Key benefits include:
- Version Control for Your DB: Schema changes are scripted and checked into your project’s source control.
- Automation: Migrations can be applied automatically on application startup.
- Consistency: Ensures that the database schema is consistent across all environments (development, testing, production).
- Collaboration: Makes it easy for teams of developers to manage and share database changes.
Flyway
Flyway is a popular open-source database migration tool that strongly favors simplicity and convention over configuration. It is very easy to set up and use, especially with Spring Boot.
How Flyway Works
- Migration Scripts: You write your database changes as plain SQL scripts.
-
Schema History Table: Flyway creates a special table in your database (by default,
flyway_schema_history
) to track which migration scripts have already been applied. - Migration on Startup: When your application starts, Flyway scans the classpath for migration scripts.

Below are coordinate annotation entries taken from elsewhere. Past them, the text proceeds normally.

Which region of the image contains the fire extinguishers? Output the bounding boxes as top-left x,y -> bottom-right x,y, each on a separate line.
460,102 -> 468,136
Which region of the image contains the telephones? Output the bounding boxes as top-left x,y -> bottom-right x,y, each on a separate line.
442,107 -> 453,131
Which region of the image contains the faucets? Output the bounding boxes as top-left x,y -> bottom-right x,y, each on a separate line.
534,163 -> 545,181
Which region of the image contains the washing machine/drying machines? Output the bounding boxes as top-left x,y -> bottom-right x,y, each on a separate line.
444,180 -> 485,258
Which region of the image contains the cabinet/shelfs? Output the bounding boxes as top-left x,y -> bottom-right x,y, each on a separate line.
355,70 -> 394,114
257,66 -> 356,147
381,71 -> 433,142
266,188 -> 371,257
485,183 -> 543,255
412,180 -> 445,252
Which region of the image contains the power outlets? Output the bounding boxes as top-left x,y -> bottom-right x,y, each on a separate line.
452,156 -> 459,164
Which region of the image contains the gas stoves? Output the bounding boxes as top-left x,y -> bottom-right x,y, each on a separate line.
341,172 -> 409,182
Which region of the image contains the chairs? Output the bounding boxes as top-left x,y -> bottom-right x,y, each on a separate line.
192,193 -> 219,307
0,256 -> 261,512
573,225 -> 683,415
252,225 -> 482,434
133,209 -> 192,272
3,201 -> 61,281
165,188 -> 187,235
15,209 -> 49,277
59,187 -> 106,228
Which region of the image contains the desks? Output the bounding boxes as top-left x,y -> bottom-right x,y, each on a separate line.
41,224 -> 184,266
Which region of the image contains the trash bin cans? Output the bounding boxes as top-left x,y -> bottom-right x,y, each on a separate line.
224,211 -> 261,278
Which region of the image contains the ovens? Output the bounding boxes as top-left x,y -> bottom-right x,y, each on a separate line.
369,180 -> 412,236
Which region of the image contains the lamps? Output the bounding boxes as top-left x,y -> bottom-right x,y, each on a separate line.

It then compares these scripts against the schema history table and applies any new (pending) migrations in order.
This diagram illustrates the Flyway migration process on application startup.
sequenceDiagram
participant App as Application Startup
participant Flyway
participant DB as Database
participant Scripts as Migration Scripts
App->>Flyway: 1. Trigger Flyway
Flyway->>DB: 2. Check/Create flyway_schema_history table
Flyway->>Scripts: 3. Scan for migration files (e.g., V1, V2)
Flyway->>DB: 4. Query flyway_schema_history
DB-->>Flyway: 5. Return applied migrations (e.g., V1)
Flyway->>Flyway: 6. Compare scripts with history (V2 is new)
Flyway->>DB: 7. Apply pending migration (V2__... .sql)
DB-->>Flyway: 8. Migration successful
Flyway->>DB: 9. Update flyway_schema_history with V2
Flyway-->>App: 10. Migration complete
Setting up Flyway with Spring Boot
-
Dependency: Add the Flyway dependency to your
pom.xml
. Spring Boot’sspring-boot-starter-data-jpa
orspring-boot-starter-jdbc
will manage the database connection.<dependency> <groupId>org.flywaydb</groupId> <artifactId>flyway-core</artifactId> </dependency>
-
Create Migration Scripts: By default, Flyway looks for SQL scripts in the
src/main/resources/db/migration
directory.The naming convention for the scripts is crucial:
V<VERSION>__<DESCRIPTION>.sql
-
V
: The prefix for versioned migrations. -
<VERSION>
: The version number (e.g.,1
,1.1
,202509221200
). Versions are sorted numerically. -
__
: Two underscores to separate the version and description. -
<DESCRIPTION>
: A human-readable description of the change. -
.sql
: The file extension.
Example Scripts:
src/main/resources/db/migration/V1__create_user_table.sql
:CREATE TABLE app_user ( id BIGINT PRIMARY KEY AUTO_INCREMENT, username VARCHAR(100) NOT NULL UNIQUE, email VARCHAR(255) NOT NULL );
src/main/resources/db/migration/V2__add_password_to_user.sql
:ALTER TABLE app_user ADD COLUMN password_hash VARCHAR(255) NOT NULL;
-
-
Configure
application.yml
(Optional): Spring Boot provides excellent auto-configuration for Flyway. Usually, you don’t need to configure anything. However, you can customize its behavior if needed.spring: flyway: enabled: true # Enabled by default locations: classpath:db/migration,classpath:db/another_location # Change script locations baseline-on-migrate: true # If migrating an existing DB, sets the current state as baseline V1
-
Run the Application: That’s it! When you start your Spring Boot application, it will automatically detect Flyway, check the
flyway_schema_history
table, and apply any pending migrations (likeV1
andV2
if the database is new).
Flyway vs. Liquibase
Liquibase is another popular database migration tool. Here’s a quick comparison:
Feature | Flyway | Liquibase |
---|---|---|
Script Format | Plain SQL | XML, YAML, JSON, or SQL |
Philosophy | Simplicity, convention over configuration | Flexibility, database-agnostic abstractions |
Rollbacks | Available in the paid version (Teams) | Supported in the free version |
Use Case | Great for teams that prefer writing raw SQL and want a simple, straightforward tool. | Good for complex scenarios, multi-database support, or when you need declarative, database-agnostic changelogs. |
For most Spring Boot applications, Flyway’s simplicity and ease of use make it an excellent first choice.